Lines before the one containing "How distant from" are left out; copy that line and every later line through the end of the data exactly.
--- start Data listing ---
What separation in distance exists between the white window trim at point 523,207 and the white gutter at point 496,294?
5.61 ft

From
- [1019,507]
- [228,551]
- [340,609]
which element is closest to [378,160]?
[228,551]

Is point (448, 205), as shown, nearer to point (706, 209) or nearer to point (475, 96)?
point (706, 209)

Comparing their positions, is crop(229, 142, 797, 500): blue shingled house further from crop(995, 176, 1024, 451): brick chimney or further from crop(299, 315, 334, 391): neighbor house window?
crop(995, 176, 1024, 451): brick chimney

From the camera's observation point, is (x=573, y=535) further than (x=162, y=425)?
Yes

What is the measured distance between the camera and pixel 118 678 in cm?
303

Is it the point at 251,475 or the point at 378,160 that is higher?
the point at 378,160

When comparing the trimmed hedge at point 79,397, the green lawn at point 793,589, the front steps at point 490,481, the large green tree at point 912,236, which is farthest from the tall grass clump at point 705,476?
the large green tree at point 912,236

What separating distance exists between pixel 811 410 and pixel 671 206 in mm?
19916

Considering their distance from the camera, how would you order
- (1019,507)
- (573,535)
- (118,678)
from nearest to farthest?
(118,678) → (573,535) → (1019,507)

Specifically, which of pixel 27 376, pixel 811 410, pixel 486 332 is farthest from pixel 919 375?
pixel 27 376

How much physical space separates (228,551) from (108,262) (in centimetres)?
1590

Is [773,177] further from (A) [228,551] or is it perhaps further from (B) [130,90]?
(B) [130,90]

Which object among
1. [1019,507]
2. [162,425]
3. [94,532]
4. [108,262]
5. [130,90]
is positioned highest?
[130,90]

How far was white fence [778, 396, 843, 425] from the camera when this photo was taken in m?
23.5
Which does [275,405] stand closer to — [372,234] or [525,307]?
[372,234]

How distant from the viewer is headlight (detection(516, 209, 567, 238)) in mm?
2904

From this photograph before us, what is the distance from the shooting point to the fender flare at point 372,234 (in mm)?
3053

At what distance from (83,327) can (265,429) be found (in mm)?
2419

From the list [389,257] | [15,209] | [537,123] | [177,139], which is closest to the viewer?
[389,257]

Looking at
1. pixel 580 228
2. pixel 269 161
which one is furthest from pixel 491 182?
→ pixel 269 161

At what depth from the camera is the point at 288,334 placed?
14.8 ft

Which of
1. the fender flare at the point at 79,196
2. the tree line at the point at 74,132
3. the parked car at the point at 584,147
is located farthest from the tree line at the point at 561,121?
--- end Data listing ---
** Response to this task **
How distant from the viewer is headlight (detection(516, 209, 567, 238)) in mm?
2904

From this photograph before us, what is the distance from the shooting point to the fender flare at point 372,234 (in mm)?
3053

At what distance from (83,327) can (265,429) be found (in mm)?
2419

From the list [389,257] | [15,209] | [537,123] | [177,139], which is closest to the viewer?
[389,257]

Looking at
1. pixel 580 228
2. pixel 269 161
which one is furthest from pixel 491 182?
→ pixel 269 161

At what depth from the camera is the point at 288,334 placed?
14.8 ft

Which of
1. the fender flare at the point at 79,196
2. the tree line at the point at 74,132
3. the parked car at the point at 584,147
is located farthest from the tree line at the point at 561,121?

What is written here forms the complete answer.